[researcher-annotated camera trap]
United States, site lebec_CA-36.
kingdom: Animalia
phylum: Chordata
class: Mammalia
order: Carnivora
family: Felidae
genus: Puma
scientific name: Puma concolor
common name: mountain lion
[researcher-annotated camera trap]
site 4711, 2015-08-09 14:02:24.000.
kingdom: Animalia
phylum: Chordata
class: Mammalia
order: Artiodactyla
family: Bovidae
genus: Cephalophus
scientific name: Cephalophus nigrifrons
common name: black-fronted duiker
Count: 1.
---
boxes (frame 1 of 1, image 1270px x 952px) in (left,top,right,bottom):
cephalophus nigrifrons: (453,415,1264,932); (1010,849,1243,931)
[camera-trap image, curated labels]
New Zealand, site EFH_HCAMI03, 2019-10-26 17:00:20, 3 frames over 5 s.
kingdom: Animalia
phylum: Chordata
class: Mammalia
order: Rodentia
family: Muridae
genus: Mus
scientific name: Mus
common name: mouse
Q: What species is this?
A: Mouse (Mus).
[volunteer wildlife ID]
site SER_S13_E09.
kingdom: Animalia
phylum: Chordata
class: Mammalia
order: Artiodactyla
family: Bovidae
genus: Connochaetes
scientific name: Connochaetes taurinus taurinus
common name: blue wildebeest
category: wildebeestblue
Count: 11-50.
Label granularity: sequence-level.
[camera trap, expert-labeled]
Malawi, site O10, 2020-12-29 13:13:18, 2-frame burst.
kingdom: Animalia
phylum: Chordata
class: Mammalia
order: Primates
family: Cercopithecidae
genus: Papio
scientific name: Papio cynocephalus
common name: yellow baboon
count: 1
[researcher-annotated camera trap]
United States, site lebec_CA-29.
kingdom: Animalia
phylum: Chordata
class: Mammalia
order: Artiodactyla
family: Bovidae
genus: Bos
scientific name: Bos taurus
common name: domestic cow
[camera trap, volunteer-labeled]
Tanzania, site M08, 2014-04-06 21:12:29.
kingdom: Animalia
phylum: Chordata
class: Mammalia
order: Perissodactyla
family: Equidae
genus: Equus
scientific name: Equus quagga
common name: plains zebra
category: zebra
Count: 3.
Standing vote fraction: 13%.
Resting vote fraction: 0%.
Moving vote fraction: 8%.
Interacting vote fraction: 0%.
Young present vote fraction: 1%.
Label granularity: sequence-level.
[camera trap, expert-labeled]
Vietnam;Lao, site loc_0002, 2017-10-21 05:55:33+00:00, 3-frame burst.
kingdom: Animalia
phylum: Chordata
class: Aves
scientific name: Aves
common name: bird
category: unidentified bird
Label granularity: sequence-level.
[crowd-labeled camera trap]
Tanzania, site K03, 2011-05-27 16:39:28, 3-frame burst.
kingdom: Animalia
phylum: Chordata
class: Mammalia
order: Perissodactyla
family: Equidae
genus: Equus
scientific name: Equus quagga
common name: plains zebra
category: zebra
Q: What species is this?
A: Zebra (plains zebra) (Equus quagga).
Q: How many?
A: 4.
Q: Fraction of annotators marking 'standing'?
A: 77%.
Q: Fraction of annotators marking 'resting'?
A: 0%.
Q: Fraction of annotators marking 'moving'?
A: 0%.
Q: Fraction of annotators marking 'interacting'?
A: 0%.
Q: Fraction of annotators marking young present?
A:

■ Exercise
Return the whole listing, keeping every word as it is.

■ Output below
[researcher-annotated camera trap]
United States, site lebec_CA-36.
kingdom: Animalia
phylum: Chordata
class: Mammalia
order: Carnivora
family: Felidae
genus: Puma
scientific name: Puma concolor
common name: mountain lion
[researcher-annotated camera trap]
site 4711, 2015-08-09 14:02:24.000.
kingdom: Animalia
phylum: Chordata
class: Mammalia
order: Artiodactyla
family: Bovidae
genus: Cephalophus
scientific name: Cephalophus nigrifrons
common name: black-fronted duiker
Count: 1.
---
boxes (frame 1 of 1, image 1270px x 952px) in (left,top,right,bottom):
cephalophus nigrifrons: (453,415,1264,932); (1010,849,1243,931)
[camera-trap image, curated labels]
New Zealand, site EFH_HCAMI03, 2019-10-26 17:00:20, 3 frames over 5 s.
kingdom: Animalia
phylum: Chordata
class: Mammalia
order: Rodentia
family: Muridae
genus: Mus
scientific name: Mus
common name: mouse
Q: What species is this?
A: Mouse (Mus).
[volunteer wildlife ID]
site SER_S13_E09.
kingdom: Animalia
phylum: Chordata
class: Mammalia
order: Artiodactyla
family: Bovidae
genus: Connochaetes
scientific name: Connochaetes taurinus taurinus
common name: blue wildebeest
category: wildebeestblue
Count: 11-50.
Label granularity: sequence-level.
[camera trap, expert-labeled]
Malawi, site O10, 2020-12-29 13:13:18, 2-frame burst.
kingdom: Animalia
phylum: Chordata
class: Mammalia
order: Primates
family: Cercopithecidae
genus: Papio
scientific name: Papio cynocephalus
common name: yellow baboon
count: 1
[researcher-annotated camera trap]
United States, site lebec_CA-29.
kingdom: Animalia
phylum: Chordata
class: Mammalia
order: Artiodactyla
family: Bovidae
genus: Bos
scientific name: Bos taurus
common name: domestic cow
[camera trap, volunteer-labeled]
Tanzania, site M08, 2014-04-06 21:12:29.
kingdom: Animalia
phylum: Chordata
class: Mammalia
order: Perissodactyla
family: Equidae
genus: Equus
scientific name: Equus quagga
common name: plains zebra
category: zebra
Count: 3.
Standing vote fraction: 13%.
Resting vote fraction: 0%.
Moving vote fraction: 8%.
Interacting vote fraction: 0%.
Young present vote fraction: 1%.
Label granularity: sequence-level.
[camera trap, expert-labeled]
Vietnam;Lao, site loc_0002, 2017-10-21 05:55:33+00:00, 3-frame burst.
kingdom: Animalia
phylum: Chordata
class: Aves
scientific name: Aves
common name: bird
category: unidentified bird
Label granularity: sequence-level.
[crowd-labeled camera trap]
Tanzania, site K03, 2011-05-27 16:39:28, 3-frame burst.
kingdom: Animalia
phylum: Chordata
class: Mammalia
order: Perissodactyla
family: Equidae
genus: Equus
scientific name: Equus quagga
common name: plains zebra
category: zebra
Q: What species is this?
A: Zebra (plains zebra) (Equus quagga).
Q: How many?
A: 4.
Q: Fraction of annotators marking 'standing'?
A: 77%.
Q: Fraction of annotators marking 'resting'?
A: 0%.
Q: Fraction of annotators marking 'moving'?
A: 0%.
Q: Fraction of annotators marking 'interacting'?
A: 0%.
Q: Fraction of annotators marking young present?
A:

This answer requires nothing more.